# Page excerpt start
To Understand Recursion

Given a number m, we assume that the problem is solved for m-n_0, m-n_1, etc until m-n_i, and we have values k_0, k_1, ..., k_i for these solutions Our solution, then is simply \sum\limits_i k_i. We are done.

If we look a bit closer, however, we’ll see that our recursion creates a tree with one root node (a solution for the case of m), branching exponentially: at the first level we get l = |\mathcal{N}| new nodes, each of which also produces l nodes at the next level. So this will pretty quickly become unfeasible.

Even if we did have unlimited computing power, this is still not the most efficient use of it, since lots of quantities will be recursively computed multiple times as we descend down the recursion tree.

Dynamic Programming

We therefore turn to dynamic programming, which is sort of recursion backwards. We still use the idea above, but instead of going back we go forward. We pre-compute all the necessary values by starting from n_0, the minimal member of \mathcal(N), marching until m. At each step we will perform exactly the recursive step described above, so once we reach higher values of m, all previous values of it will be ready!
# Page excerpt end
● **Direction 1**
Answer these questions from the excerpt on recursion and dynamic programming:
(a) According to the excerpt, how many nodes does the first level of the recursion tree contain?
(b) What does the excerpt call dynamic programming, in relation to recursion?
(c) From which value does the pre-computation start?
# Entries shown start
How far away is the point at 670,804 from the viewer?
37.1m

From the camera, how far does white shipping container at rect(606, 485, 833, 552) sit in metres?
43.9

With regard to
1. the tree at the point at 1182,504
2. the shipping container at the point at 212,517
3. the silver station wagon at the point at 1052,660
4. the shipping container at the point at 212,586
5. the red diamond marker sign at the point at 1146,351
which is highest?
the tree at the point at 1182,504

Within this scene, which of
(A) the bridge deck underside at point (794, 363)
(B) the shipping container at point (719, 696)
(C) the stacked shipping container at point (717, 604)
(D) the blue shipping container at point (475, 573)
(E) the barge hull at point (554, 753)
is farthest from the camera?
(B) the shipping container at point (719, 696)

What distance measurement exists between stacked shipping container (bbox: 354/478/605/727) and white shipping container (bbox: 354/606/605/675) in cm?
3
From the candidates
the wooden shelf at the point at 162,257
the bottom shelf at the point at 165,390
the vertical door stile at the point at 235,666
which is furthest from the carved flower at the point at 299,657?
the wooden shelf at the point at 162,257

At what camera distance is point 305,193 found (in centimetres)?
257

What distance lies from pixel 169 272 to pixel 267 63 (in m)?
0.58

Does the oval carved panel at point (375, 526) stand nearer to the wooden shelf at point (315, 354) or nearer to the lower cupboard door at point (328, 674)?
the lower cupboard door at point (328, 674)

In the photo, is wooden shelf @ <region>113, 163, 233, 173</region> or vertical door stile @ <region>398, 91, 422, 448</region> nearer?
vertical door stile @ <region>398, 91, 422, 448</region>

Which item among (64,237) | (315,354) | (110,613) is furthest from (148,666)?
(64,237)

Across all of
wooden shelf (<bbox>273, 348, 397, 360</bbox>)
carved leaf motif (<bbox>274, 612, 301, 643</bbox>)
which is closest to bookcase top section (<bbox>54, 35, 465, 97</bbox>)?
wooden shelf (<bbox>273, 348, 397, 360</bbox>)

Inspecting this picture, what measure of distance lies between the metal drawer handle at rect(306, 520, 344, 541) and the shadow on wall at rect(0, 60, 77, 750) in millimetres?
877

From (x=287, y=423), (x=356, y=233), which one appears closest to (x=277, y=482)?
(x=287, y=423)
# Entries shown end
● **Direction 2**
Print the listing lines exactly, from the line with "Across all of" through the last line of the listing, including both.

● **Task output 1**
(a) l = |\mathcal{N}| new nodes.
(b) Sort of recursion backwards.
(c) From n_0, the minimal member of \mathcal(N).

● **Task output 2**
Across all of
wooden shelf (<bbox>273, 348, 397, 360</bbox>)
carved leaf motif (<bbox>274, 612, 301, 643</bbox>)
which is closest to bookcase top section (<bbox>54, 35, 465, 97</bbox>)?
wooden shelf (<bbox>273, 348, 397, 360</bbox>)

Inspecting this picture, what measure of distance lies between the metal drawer handle at rect(306, 520, 344, 541) and the shadow on wall at rect(0, 60, 77, 750) in millimetres?
877

From (x=287, y=423), (x=356, y=233), which one appears closest to (x=277, y=482)?
(x=287, y=423)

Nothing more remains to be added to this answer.